Não fosse o serviço público brasileiro um espetáculo interminável de absurdos, estar entre os 230 homens do Bope seria o sonho de qualquer policial. Mas não é. Admirado pelos colegas de farda, o soldado Marcelo aproveitava suas folgas para estudar para concursos públicos. É difícil acreditar, mas o homem que tirou o segundo lugar no curso da unidade policial mais elitizada do segundo Estado mais rico da Federação não tem dinheiro para comprar um carro velho.

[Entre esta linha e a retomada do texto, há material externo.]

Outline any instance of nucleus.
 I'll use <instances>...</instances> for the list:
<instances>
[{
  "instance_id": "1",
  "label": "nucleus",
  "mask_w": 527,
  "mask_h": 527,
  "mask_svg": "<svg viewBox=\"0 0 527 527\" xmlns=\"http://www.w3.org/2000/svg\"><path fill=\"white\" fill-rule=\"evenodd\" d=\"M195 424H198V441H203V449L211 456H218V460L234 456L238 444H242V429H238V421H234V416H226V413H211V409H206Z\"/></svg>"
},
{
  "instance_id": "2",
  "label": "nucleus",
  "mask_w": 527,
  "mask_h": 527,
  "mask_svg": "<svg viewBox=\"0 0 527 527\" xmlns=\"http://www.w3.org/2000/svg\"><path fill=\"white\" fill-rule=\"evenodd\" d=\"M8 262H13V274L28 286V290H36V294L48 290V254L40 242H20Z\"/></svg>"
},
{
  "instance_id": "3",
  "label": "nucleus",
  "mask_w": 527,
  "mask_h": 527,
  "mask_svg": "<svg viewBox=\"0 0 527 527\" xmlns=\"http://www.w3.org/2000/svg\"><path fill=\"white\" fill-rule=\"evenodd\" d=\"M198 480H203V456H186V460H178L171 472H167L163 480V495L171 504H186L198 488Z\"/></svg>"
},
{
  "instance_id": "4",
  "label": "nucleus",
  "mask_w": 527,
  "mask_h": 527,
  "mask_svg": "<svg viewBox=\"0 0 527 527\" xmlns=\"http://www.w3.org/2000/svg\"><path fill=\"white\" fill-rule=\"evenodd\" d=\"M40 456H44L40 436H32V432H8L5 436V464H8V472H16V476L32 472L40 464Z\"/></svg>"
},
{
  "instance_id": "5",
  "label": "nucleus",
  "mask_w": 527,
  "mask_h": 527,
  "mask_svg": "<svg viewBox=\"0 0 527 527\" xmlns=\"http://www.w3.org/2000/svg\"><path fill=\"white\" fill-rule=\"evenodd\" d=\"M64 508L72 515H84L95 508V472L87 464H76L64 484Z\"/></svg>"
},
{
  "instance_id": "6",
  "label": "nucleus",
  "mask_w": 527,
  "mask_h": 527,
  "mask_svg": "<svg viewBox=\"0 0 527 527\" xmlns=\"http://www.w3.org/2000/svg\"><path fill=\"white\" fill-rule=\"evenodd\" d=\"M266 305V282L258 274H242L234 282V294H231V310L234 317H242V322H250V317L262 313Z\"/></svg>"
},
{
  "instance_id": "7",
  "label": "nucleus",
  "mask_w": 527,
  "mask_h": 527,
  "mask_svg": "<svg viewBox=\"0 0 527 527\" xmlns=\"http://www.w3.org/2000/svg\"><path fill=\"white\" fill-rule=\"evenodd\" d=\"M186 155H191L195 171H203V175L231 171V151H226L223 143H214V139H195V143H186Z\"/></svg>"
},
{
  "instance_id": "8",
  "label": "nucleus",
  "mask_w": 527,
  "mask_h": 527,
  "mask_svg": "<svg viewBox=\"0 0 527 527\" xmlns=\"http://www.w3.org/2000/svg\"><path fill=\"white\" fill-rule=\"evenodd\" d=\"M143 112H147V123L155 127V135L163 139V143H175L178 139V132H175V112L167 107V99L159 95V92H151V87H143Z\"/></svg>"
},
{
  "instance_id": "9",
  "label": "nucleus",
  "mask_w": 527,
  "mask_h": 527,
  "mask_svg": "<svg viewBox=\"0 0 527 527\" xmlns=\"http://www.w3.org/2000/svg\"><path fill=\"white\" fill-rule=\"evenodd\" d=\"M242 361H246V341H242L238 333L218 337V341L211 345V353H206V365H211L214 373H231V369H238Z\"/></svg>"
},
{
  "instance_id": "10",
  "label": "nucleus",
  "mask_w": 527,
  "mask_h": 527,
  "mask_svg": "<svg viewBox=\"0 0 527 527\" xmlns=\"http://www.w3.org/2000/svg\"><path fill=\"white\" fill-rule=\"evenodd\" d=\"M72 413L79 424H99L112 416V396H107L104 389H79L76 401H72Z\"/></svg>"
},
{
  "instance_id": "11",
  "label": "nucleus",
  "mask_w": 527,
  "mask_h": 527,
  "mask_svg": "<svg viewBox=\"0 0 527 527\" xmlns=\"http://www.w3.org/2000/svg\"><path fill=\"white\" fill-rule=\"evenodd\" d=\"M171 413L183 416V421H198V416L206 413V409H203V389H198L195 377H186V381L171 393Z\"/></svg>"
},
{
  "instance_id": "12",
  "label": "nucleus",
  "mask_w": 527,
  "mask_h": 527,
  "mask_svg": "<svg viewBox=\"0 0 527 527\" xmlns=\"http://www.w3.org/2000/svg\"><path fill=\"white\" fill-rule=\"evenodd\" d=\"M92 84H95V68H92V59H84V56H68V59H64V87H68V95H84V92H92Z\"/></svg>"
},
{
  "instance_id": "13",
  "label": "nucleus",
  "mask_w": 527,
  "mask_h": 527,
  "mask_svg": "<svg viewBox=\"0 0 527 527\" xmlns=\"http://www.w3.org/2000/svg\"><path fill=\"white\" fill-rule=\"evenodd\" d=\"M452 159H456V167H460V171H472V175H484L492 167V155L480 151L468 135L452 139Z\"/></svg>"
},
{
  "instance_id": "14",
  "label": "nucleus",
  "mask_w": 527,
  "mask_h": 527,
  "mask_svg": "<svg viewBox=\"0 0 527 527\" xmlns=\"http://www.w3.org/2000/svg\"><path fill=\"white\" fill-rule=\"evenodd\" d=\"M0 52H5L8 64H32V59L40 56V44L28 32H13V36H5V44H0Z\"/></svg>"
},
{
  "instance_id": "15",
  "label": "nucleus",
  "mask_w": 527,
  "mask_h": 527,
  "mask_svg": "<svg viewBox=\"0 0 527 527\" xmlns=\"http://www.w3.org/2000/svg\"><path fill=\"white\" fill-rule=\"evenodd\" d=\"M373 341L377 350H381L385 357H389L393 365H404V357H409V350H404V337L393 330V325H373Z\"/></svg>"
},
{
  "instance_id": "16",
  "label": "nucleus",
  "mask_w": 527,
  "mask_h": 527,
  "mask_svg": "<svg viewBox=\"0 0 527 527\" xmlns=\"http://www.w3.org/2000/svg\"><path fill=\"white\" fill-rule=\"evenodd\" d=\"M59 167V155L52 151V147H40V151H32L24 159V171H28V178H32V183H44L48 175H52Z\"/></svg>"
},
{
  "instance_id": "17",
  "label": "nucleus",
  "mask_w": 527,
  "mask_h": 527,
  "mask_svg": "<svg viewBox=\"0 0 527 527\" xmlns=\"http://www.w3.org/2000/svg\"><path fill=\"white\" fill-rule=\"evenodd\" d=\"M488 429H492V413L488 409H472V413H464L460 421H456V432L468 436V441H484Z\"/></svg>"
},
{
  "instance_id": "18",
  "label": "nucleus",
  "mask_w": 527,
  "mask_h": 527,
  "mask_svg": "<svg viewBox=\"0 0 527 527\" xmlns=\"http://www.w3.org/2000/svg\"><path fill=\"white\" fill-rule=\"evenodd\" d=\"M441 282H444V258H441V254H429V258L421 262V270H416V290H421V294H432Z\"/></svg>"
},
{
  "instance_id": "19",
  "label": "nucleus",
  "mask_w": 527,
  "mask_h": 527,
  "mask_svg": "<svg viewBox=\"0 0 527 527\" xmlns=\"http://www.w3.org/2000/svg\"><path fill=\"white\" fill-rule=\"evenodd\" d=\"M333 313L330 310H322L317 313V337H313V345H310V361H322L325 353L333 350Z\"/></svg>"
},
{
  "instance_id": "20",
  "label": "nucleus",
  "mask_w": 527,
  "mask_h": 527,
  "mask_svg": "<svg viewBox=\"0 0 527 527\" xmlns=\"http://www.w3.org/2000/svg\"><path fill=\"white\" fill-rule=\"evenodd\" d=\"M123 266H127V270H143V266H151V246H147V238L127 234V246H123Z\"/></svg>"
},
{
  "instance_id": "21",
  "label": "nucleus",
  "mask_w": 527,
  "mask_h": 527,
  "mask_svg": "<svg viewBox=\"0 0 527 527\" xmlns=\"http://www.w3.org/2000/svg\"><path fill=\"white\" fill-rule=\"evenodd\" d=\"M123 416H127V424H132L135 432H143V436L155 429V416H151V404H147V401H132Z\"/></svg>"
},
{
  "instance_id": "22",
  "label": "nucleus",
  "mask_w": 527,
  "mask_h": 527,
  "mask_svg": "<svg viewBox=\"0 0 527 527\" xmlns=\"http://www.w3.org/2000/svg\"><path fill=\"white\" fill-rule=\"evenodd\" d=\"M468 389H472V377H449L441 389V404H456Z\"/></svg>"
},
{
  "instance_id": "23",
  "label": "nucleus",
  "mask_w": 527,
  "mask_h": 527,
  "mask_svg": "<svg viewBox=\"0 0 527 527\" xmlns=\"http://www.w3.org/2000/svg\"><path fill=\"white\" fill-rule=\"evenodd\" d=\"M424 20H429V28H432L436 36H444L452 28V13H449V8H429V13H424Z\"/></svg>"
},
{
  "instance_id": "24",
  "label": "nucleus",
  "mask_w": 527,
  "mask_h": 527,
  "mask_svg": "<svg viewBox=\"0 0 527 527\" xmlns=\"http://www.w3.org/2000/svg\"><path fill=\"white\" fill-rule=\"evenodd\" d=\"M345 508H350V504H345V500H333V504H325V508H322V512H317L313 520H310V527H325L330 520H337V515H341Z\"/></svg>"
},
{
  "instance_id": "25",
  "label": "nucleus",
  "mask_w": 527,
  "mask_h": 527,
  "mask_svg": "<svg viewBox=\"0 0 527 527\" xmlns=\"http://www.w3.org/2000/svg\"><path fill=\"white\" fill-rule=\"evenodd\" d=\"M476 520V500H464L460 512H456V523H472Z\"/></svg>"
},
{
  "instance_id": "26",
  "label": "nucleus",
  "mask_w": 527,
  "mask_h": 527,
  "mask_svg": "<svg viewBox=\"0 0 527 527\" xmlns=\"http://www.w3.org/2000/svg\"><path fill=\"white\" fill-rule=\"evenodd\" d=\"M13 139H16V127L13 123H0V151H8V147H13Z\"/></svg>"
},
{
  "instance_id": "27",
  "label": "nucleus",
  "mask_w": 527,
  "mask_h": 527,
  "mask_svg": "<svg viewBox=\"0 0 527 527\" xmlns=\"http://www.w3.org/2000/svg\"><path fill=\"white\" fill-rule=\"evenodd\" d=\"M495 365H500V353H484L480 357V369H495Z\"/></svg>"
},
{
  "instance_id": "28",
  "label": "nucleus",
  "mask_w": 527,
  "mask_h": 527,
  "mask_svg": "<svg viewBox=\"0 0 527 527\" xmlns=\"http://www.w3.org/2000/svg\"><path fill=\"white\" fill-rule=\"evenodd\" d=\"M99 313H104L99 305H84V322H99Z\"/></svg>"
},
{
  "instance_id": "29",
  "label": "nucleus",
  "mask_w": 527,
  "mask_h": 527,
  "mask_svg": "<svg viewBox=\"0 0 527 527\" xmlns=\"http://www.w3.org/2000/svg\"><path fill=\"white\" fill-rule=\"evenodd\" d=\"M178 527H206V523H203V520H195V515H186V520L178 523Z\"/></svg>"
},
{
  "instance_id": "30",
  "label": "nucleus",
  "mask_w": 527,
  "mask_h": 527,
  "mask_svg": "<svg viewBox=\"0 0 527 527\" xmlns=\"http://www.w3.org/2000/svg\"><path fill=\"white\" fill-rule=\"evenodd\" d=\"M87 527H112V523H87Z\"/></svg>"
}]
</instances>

Marcelo passa até quatro horas por dia andando de ônibus entre a capital e o bairro pobre da Baixada.

“A gente ia dormir e ele ficava estudando. Já fui a bibliotecas pegar livros emprestados para ele”, conta o soldado Marcelo Moraes, 31 anos, que também acompanhava o xará nas sessões de natação no SESC de Duque de Caxias. “Nós, soldados, temos o costume de nos espelhar nos policiais que se sobressaem. Eu me espelho nele e aquilo poderia ter acontecido com qualquer um. Eu faria o que ele fez”, diz outro colega, Luiz Cláudio Ramos, 31 anos. A tristeza de Marcelo preocupa os amigos. “Ele se recusa a comer, anda cabisbaixo e não fala com ninguém”, disse o comandante do Bope, tenente-coronel José de Oliveira Penteado.

O comandante atribui o erro ao stress do soldado. Marcelo ficou uma hora e meia estrategicamente agachado na frente do ônibus, pronto para entrar atirando caso o bandido cumprisse a ameaça e começasse a atirar nos reféns. “Se ele acertasse a cabeça do maldito, viraria um herói nacional e o Bope continuaria sendo a melhor tropa do mundo. Infelizmente, não acertou”, lamenta o comandante.